**Questions to answer**
**a)** According to the passage on bacteria in concrete, where do the bacteria in concrete come from in most cases?
**b)** Please pick up the passage on bacteria in concrete after its final sentence and continue it.

───── Passage shown

There are few places on the planet where microbial cannot be found, from the edges of volcanoes to beneath the surface layer in Antarctica bacteria can be recovered. Microbiologists attached a name to these especially-well adapted organisms: extremophiles (a subject this journalist has addressed at a conference in relation to cold-loving bacteria).
A surprising location where bacteria can thrive is concrete. Concrete is an artificial composite material composed of fine and coarse aggregate bonded together with a fluid cement that hardens over time. While it has bene established that bacteria are found in concrete, what is new is the connection between certain species of bacteria and dangerous structural damage.
As to why bacteria might find concrete a suitable environment? The environmental conditions would be hot, dry, or under intense pressure, even concrete. The conditions are also highly alkali, with a basic pH of 12.5 (a level equivalent to bleach).
In terms of where do the bacteria come from? Here the answer, in the majority of cases, is the gravel.
As to why microorganisms survive? The answer to this is more to the questions ‘which types of microorganisms?’ and ‘when?’ This is because the research finds, based on molecular microbiological methods (16S amplicon studies),that the microbial community in concentre changes once the concrete is subjected to outdoor weathering.
The extent that the community shifts depends upon whether a concrete-degrading alkali-silica reaction occurs or not (avoiding this reaction can be achieved through appropriate mitigation). The cause arises from a deleterious swelling reaction that occurs over time in concrete due to excessive moisture. The effects are spalling and loss of strength of the concrete, finally leading to its failure (with the process being potentially very dangerous).

──────────
───── Data extracts

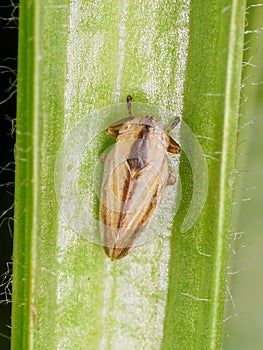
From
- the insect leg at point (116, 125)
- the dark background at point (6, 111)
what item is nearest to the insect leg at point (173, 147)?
the insect leg at point (116, 125)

──────────

**Written answers**
**a)** In most cases, they come from the gravel.

**b)**
The bacteria most closely associated with concrete damage are: Arcobacter, Modestobacter, Salinicoccus, Rheinheimera, Lawsonella, and Bryobacter. As concrete becomes increasingly damaged, the diversity of bacteria decreases, and the aforementioned species increase in number. This happens as the ingress of moisture triggers some bacteria to leave a dormant, spore state.
The discovery is of potential concern, given the ubiquity of concrete in construction and the potential for damage (it is not that the microorganisms are causing damage, mor their association with the process of concrete deterioration).
The changing population dynamics may provide the opportunity to enable building engineers to predict or repair problems relating to concrete (a novel form of bio-repair), such as repair concrete via microbially induced mineral deposition. At the very least, microbiologists should be able to develop a detection system where the abundance of a microbial community may provide an early warning about likely structural damage (the alkali-silica reaction) to a concrete building.
The research appears in the journal mSystems. The research paper is titled “Bacterial Communities in Concrete Reflect Its Composite Nature and Change with Weathering.”